• [Cosa si chiede]: Per ciascuna affermazione indica con sì o no se concorda con l'estratto sul sogno del gatto nero, citando alla lettera le parole decisive: (a) il sogno fu registrato sotto la data 12 giugno 2000; (b) il gatto è tigrato come i soriani; (c) gli occhi del gatto sono verdi.

• [Estratto della pagina]:
-----
7.5.Tante considerazioni mi avevano spinto a questo, ma la fondamentale era che nell’ambito di un lungo sogno, da me registrato sotto la data 12 giugno 2000, e quindi risalente a circa dieci mesi prima, in una delle scene in esso contenute compariva

 

un gatto straordinariamente bello perché di un colore nero particolare, uno strano nero luminoso che emana una luce indescrivibile, non è tigrato come i soriani, è un nero compatto di una tonalità particolare bellissima; vedo anche gli occhi neri e lucidi di questo gatto straordinario.
-----
• [Dati qui sotto]:
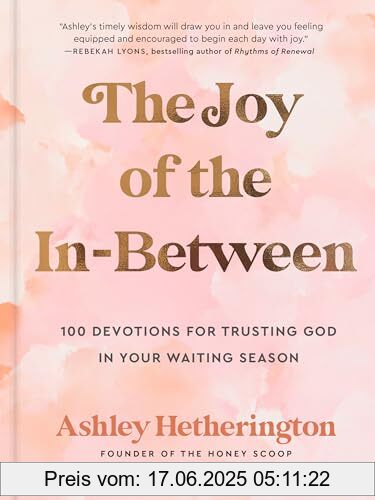 Brand : Penguin Random House/WaterBroo, Binding : Gebundene Ausgabe, Label : WaterBrook, Publisher : WaterBrook, PackageQuantity : 1, medium : Gebundene Ausgabe, numberOfPages : 224, publicationDate : 2024-03-26, releaseDate : 2024-03-26, authors : Ashley Hetherington, ISBN : 059360069X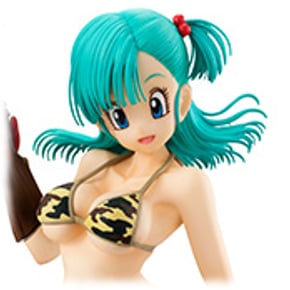 Bulma - Dragon Ball Gals - Army Version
-----
• [Risposta]:
(a) Sì: "da me registrato sotto la data 12 giugno 2000"
(b) No: "non è tigrato come i soriani"
(c) No: "vedo anche gli occhi neri e lucidi di questo gatto straordinario"